Brenda Chaney brought suit against the nursing home for complying with a resident’s request not to have any black health care workers provide care or enter her room. (She also claimed her firing had been racially motivated. The court agreed that it seemed discriminatory.) The court agreed with Chaney that by acceding to the patient’s wishes, her employer created a hostile workplace and violated her rights. The nursing home claimed it was protecting the patient’s rights and that not doing so “risked violating state and federal laws that grant residents the rights to choose providers, to privacy, and to bodily autonomy.” The court did not agree.
Of course, most people think, in the abstract at least, that it’s pernicious and wrong to believe race affects the provision of health care, and a request for treatment only by “white” staff takes racism to some bizarre extremes.
I would agree. Patients shouldn’t be able to pick their nurses on the basis of race — and yes, I have heard that request voiced more than a few times. Frankly, I don’t see the necessity of pandering to anyone’s bigotry, any more than I would tolerate racism towards a patient from my colleagues. Some behaviour crosses the line, and while nurses must treat their patients with respect and dignity, it’s also a two-way street.
While health care professionals’ indelible personal characteristics may be irrelevant to providing good care, can one apply this point of view absolutely in dealing with patients in all circumstances? Does it override one of the cornerstones of health care ethics, patient autonomy, the right of the patient to decide the course of their care? Matters are much trickier than they might first appear, for they require providers treading through a minefield of strongly held personal, religious and cultural beliefs. Then there are pragmatic aspects to consider. For example, a nurse might well hesitate before assuming care of a racist patient, on the basis the patient might be more inclined to make false complaints about his practice. Another example: as a charge nurse, I will ask female nurses, rather than my male colleagues, to perform intrusive procedures like ECGs (which require exposure of the chest) on female Muslim patients, because I believe it’s expedient to providing the best possible care for the patient. But in emergent cases, any set of skilled hands will do, for exactly the same reason, which suggests to me patient autonomy is always constrained by patient acuity, regardless of personal attitudes towards those providing treatment and care.

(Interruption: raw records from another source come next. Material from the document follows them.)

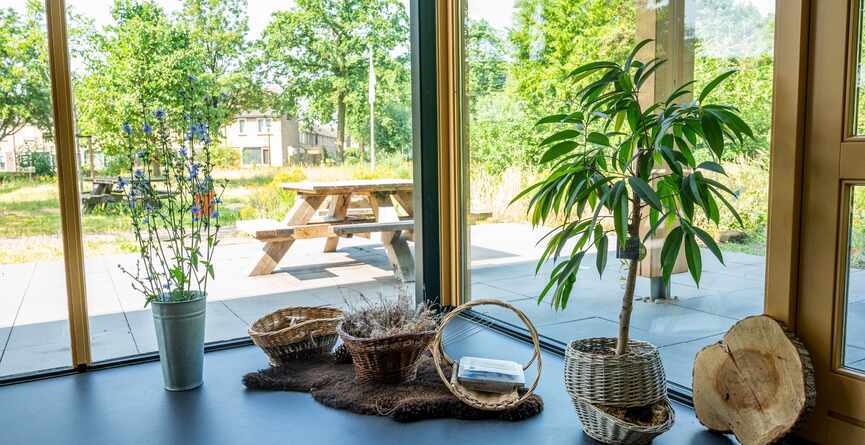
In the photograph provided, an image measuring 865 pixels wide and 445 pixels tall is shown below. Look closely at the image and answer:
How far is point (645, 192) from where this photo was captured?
1.83m

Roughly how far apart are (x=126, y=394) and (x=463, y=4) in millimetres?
2549

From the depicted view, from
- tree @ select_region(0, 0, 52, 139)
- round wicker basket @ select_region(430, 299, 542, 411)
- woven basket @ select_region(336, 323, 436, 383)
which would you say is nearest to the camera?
round wicker basket @ select_region(430, 299, 542, 411)

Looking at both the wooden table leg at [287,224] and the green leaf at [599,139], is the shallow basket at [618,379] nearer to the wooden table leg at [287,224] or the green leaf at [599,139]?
the green leaf at [599,139]

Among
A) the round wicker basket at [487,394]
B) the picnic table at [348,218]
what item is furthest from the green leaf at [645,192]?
the picnic table at [348,218]

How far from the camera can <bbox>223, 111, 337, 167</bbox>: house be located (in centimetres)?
321

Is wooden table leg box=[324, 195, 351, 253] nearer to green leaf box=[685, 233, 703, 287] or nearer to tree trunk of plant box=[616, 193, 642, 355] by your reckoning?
tree trunk of plant box=[616, 193, 642, 355]

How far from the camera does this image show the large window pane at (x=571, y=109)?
214 centimetres

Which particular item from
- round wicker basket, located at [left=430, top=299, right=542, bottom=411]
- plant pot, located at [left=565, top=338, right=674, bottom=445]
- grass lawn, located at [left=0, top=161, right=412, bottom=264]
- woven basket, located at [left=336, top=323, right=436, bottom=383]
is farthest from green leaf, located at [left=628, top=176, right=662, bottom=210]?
grass lawn, located at [left=0, top=161, right=412, bottom=264]

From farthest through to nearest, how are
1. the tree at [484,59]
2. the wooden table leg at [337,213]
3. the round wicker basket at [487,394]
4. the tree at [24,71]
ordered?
the wooden table leg at [337,213]
the tree at [484,59]
the tree at [24,71]
the round wicker basket at [487,394]

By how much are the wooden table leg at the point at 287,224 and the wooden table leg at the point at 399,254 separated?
0.47 metres

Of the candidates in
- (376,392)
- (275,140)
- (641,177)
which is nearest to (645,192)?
(641,177)

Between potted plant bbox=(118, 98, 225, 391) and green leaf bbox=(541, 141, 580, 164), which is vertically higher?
green leaf bbox=(541, 141, 580, 164)

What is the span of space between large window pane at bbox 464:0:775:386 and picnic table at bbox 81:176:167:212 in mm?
1655

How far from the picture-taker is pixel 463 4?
11.7 feet
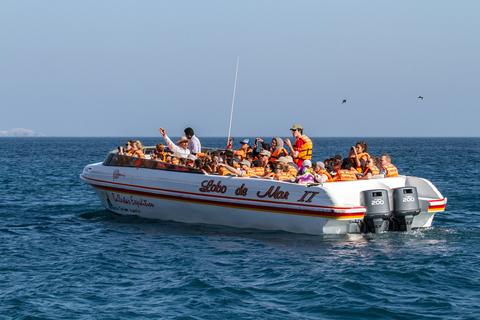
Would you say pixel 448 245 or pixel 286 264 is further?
pixel 448 245

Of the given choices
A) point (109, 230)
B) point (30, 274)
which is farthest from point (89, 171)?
point (30, 274)

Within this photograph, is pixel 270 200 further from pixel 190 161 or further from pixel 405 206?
pixel 405 206

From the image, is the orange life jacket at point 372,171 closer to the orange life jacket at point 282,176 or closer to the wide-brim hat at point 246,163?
the orange life jacket at point 282,176

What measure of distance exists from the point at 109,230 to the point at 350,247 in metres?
6.11

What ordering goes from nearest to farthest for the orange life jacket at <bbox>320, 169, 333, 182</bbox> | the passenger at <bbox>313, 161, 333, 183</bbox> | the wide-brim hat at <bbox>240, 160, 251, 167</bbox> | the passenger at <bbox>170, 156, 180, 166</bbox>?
the passenger at <bbox>313, 161, 333, 183</bbox>
the orange life jacket at <bbox>320, 169, 333, 182</bbox>
the wide-brim hat at <bbox>240, 160, 251, 167</bbox>
the passenger at <bbox>170, 156, 180, 166</bbox>

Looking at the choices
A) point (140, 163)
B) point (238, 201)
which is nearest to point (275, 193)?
point (238, 201)

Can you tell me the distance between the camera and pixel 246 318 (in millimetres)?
10258

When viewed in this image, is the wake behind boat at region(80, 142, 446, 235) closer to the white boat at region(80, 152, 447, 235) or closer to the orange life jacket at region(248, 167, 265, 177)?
the white boat at region(80, 152, 447, 235)

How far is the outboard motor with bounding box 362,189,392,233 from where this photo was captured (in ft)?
50.9

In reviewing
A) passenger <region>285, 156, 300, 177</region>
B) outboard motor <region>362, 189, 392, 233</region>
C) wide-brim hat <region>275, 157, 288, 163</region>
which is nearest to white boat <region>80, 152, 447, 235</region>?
outboard motor <region>362, 189, 392, 233</region>

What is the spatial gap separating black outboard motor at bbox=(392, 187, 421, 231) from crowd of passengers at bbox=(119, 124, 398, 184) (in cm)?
92

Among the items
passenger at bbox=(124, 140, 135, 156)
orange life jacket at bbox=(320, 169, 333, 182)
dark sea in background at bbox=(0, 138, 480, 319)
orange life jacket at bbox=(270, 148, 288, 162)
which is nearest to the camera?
dark sea in background at bbox=(0, 138, 480, 319)

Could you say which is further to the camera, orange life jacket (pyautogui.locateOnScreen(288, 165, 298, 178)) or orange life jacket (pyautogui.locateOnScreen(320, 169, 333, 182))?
orange life jacket (pyautogui.locateOnScreen(288, 165, 298, 178))

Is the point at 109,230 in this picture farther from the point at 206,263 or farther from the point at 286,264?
the point at 286,264
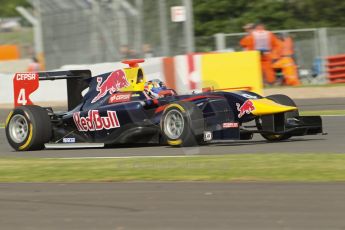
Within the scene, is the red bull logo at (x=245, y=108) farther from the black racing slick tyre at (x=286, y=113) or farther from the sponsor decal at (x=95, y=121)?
the sponsor decal at (x=95, y=121)

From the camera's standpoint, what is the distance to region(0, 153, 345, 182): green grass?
825 centimetres

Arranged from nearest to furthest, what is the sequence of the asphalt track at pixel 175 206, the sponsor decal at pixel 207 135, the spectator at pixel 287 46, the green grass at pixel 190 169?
the asphalt track at pixel 175 206 → the green grass at pixel 190 169 → the sponsor decal at pixel 207 135 → the spectator at pixel 287 46

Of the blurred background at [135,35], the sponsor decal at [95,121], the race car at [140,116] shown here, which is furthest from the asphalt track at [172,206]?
the blurred background at [135,35]

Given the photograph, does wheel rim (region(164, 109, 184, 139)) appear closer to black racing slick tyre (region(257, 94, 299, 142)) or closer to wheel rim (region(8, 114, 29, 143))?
black racing slick tyre (region(257, 94, 299, 142))

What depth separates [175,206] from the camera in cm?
683

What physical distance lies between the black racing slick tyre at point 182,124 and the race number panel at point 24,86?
8.57 feet

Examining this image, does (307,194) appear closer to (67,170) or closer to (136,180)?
(136,180)

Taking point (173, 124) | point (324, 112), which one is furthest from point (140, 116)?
point (324, 112)

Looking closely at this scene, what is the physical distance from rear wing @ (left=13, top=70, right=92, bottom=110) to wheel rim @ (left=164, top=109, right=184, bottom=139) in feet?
7.29

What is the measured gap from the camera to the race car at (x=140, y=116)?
35.8ft

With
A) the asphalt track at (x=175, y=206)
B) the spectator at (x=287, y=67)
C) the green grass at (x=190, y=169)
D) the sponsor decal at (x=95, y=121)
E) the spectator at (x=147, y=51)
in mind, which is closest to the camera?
the asphalt track at (x=175, y=206)

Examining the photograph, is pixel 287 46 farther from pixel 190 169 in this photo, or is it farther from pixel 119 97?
pixel 190 169

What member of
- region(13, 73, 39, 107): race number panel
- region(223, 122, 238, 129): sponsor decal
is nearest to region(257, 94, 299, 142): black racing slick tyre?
region(223, 122, 238, 129): sponsor decal

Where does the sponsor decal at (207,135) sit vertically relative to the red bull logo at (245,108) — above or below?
below
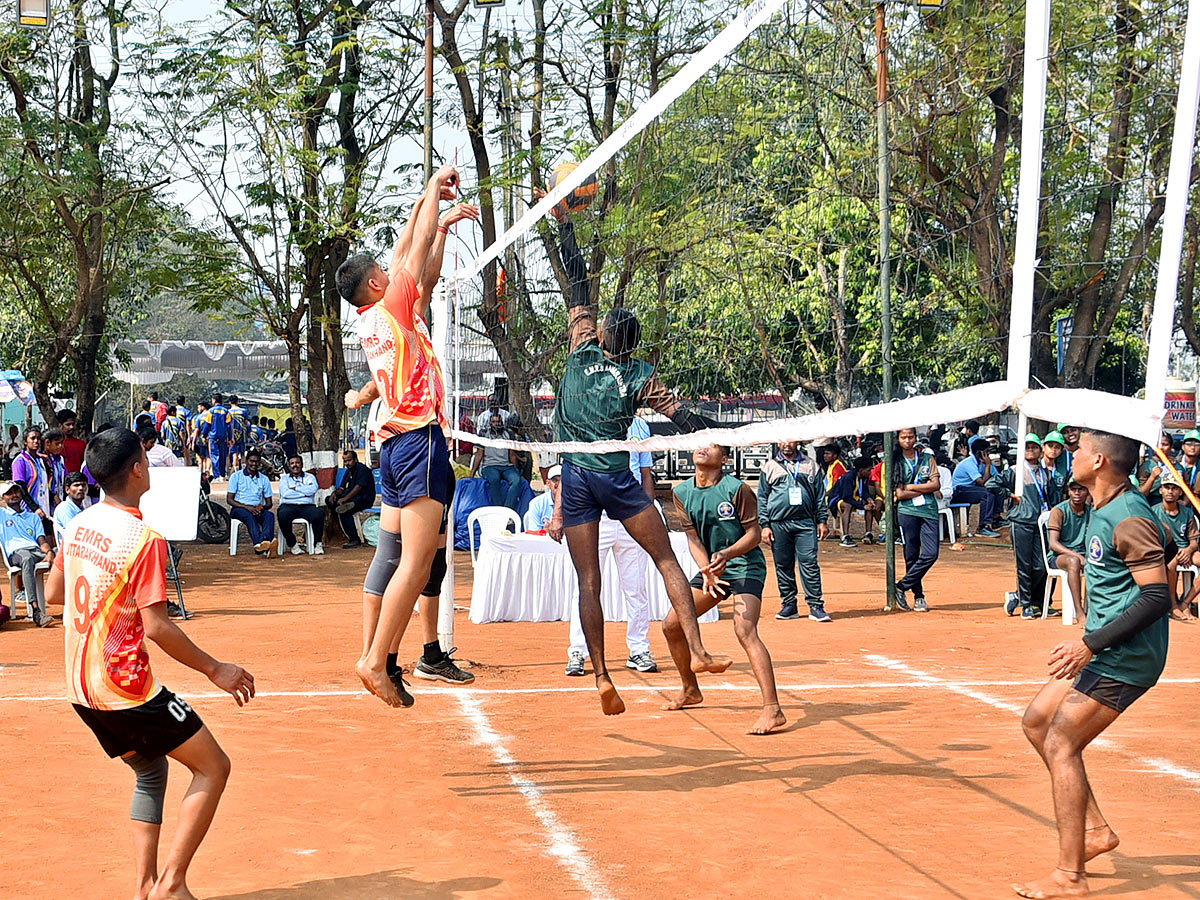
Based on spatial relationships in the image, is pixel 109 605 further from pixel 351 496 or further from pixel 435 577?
pixel 351 496

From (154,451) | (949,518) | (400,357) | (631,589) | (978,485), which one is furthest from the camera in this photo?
(978,485)

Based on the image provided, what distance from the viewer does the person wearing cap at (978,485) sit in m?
21.0

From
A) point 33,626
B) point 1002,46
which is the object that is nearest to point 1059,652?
point 1002,46

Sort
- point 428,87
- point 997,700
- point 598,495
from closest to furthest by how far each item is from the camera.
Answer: point 598,495 < point 997,700 < point 428,87

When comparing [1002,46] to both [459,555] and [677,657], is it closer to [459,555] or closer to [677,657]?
[677,657]

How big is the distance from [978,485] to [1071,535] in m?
10.2

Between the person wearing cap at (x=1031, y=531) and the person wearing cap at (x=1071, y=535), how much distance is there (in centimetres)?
63

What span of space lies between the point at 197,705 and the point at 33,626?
460 cm

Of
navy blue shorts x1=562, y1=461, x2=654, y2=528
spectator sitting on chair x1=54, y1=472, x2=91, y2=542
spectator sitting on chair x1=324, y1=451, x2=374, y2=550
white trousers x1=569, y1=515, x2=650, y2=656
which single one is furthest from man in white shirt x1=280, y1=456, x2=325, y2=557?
navy blue shorts x1=562, y1=461, x2=654, y2=528

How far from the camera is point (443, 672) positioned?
7.96 meters

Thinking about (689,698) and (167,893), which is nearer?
(167,893)

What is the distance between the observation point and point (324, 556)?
1852cm

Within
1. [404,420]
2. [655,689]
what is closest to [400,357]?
[404,420]

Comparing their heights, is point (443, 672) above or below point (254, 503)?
below
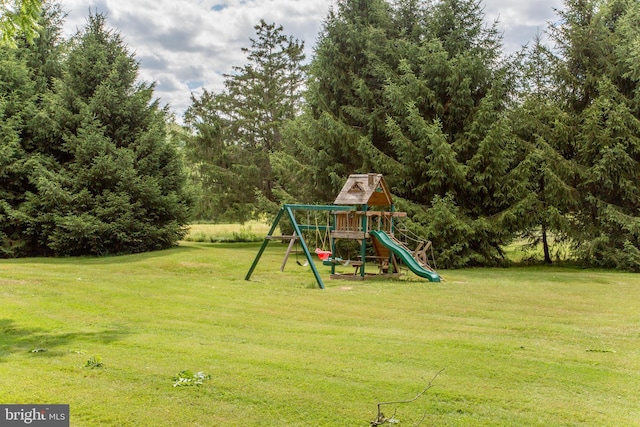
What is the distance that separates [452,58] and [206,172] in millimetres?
16733

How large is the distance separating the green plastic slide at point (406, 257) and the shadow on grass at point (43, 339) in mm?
8652

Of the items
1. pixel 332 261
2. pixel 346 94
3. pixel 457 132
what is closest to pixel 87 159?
pixel 346 94

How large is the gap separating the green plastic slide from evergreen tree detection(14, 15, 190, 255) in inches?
399

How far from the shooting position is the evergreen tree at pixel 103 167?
19.7m

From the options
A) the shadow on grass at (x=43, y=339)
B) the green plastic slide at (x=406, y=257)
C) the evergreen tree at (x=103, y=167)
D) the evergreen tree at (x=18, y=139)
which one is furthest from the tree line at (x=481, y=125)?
the shadow on grass at (x=43, y=339)

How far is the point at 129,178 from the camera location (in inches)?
798

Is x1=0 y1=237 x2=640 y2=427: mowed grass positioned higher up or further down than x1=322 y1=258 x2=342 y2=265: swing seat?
further down

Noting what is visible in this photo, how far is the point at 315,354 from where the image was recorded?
5969mm

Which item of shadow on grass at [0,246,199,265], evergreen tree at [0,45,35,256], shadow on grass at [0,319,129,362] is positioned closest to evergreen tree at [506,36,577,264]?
shadow on grass at [0,246,199,265]

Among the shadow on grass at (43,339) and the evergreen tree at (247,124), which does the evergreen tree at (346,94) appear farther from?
the shadow on grass at (43,339)

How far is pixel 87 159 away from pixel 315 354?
17394 millimetres

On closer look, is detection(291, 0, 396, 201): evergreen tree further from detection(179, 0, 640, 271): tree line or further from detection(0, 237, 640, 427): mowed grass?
detection(0, 237, 640, 427): mowed grass

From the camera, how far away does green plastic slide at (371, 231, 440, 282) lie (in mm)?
14164

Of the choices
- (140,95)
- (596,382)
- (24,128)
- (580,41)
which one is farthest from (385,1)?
(596,382)
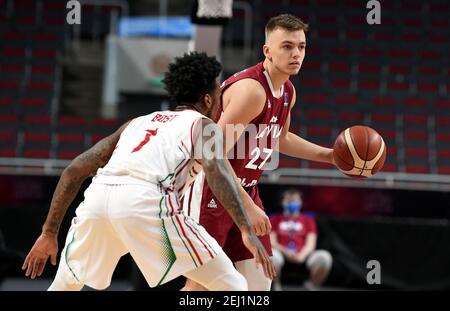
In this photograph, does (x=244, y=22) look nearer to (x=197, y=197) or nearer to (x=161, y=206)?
(x=197, y=197)

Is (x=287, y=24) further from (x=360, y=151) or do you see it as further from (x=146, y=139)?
(x=146, y=139)

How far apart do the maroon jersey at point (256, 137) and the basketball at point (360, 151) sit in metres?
0.43

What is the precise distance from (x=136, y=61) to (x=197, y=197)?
11004 millimetres

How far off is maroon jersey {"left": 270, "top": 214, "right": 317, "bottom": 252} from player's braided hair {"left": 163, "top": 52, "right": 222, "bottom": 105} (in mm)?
5282

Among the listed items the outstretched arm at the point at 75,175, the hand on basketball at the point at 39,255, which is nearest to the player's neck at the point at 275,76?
the outstretched arm at the point at 75,175

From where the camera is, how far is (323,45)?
15.0 m

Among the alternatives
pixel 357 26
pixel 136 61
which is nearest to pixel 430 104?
pixel 357 26

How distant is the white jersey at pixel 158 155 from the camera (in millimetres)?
3230

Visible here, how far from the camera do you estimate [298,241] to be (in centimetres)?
867

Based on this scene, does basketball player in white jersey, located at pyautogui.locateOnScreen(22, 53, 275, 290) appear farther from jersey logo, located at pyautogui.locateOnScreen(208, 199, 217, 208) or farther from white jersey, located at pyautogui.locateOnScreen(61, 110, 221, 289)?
jersey logo, located at pyautogui.locateOnScreen(208, 199, 217, 208)

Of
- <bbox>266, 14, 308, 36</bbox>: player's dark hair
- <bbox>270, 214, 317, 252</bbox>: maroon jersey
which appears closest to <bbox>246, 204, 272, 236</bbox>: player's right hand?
<bbox>266, 14, 308, 36</bbox>: player's dark hair

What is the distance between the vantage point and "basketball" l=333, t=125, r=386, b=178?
14.3 ft

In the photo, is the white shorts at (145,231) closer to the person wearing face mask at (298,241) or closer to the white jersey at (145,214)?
the white jersey at (145,214)

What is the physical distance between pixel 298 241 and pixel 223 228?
4.62 m
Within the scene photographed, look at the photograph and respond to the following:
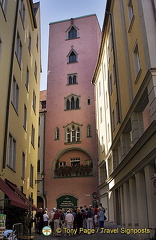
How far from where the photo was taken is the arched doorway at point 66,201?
35.5 meters

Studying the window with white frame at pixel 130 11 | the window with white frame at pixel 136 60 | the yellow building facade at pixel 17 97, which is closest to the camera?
the yellow building facade at pixel 17 97

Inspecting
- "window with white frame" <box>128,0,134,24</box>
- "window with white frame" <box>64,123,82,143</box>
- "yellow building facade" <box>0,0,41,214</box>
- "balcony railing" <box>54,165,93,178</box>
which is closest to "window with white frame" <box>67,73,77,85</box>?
"window with white frame" <box>64,123,82,143</box>

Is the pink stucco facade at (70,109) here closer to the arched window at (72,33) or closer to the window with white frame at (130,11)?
the arched window at (72,33)

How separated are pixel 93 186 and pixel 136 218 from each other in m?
18.4

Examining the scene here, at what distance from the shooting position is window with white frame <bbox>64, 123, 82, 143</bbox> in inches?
1499

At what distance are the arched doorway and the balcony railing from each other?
267 centimetres

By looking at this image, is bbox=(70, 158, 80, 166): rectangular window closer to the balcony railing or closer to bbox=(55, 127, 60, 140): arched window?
the balcony railing

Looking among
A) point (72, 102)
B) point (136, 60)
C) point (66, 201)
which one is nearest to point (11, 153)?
point (136, 60)

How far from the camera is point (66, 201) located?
1410 inches

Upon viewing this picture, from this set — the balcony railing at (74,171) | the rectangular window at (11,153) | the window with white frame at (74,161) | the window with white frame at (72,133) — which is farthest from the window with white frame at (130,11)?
the window with white frame at (74,161)

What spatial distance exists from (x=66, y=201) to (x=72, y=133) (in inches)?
344

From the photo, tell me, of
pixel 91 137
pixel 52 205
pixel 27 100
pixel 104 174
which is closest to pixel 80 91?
pixel 91 137

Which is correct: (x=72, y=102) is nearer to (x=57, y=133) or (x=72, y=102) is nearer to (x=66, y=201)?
(x=57, y=133)

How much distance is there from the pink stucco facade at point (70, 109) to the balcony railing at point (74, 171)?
273mm
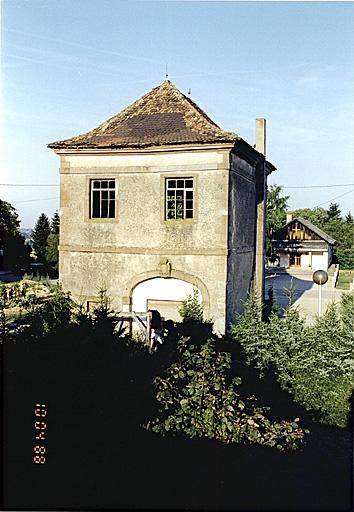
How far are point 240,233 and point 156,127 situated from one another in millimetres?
2437

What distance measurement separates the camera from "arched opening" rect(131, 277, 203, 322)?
8562mm

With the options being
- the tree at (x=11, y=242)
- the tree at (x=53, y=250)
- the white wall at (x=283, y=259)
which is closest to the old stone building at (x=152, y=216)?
the tree at (x=53, y=250)

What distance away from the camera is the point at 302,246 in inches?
1335

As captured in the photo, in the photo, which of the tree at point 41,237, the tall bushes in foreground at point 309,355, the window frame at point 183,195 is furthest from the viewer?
the window frame at point 183,195

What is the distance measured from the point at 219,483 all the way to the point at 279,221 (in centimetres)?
2805

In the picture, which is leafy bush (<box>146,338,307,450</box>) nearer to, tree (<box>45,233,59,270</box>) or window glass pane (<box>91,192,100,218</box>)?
window glass pane (<box>91,192,100,218</box>)

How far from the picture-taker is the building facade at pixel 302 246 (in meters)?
33.1

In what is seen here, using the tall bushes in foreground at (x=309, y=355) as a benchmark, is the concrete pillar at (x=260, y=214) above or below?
above

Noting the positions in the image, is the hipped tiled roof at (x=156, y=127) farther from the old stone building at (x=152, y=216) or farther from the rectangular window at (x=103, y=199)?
the rectangular window at (x=103, y=199)

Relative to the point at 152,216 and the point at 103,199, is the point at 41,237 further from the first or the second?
the point at 152,216

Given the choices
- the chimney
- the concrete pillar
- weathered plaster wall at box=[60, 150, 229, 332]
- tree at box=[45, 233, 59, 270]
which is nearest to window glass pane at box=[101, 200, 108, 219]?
weathered plaster wall at box=[60, 150, 229, 332]

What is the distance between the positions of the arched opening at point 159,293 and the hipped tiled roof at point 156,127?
2279 millimetres

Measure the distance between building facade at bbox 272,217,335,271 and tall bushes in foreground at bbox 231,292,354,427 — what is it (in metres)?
26.2

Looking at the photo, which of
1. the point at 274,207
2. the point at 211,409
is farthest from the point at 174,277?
the point at 274,207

Some thought experiments to consider:
1. A Muslim or Hasidic Jewish patient requests same-sex nurses only, and refuses care from a nurse of the opposite sex. Is this different from refusing care because a patient is uncomfortable with a person’s race? Why?
2. A fundamentalist Christian doesn’t want to be touched by a gay male nurse, on religious grounds. Should she able to refuse care on the grounds of the nurse’s sexual orientation? Is this different from the Muslim or Hasidic Jewish patient?
3. What if it’s your ailing, elderly Gran, normally a sweet, kind lady, except for that adamant blind spot about blacks/gays/male nurses? What would you tell her? What if she was dying?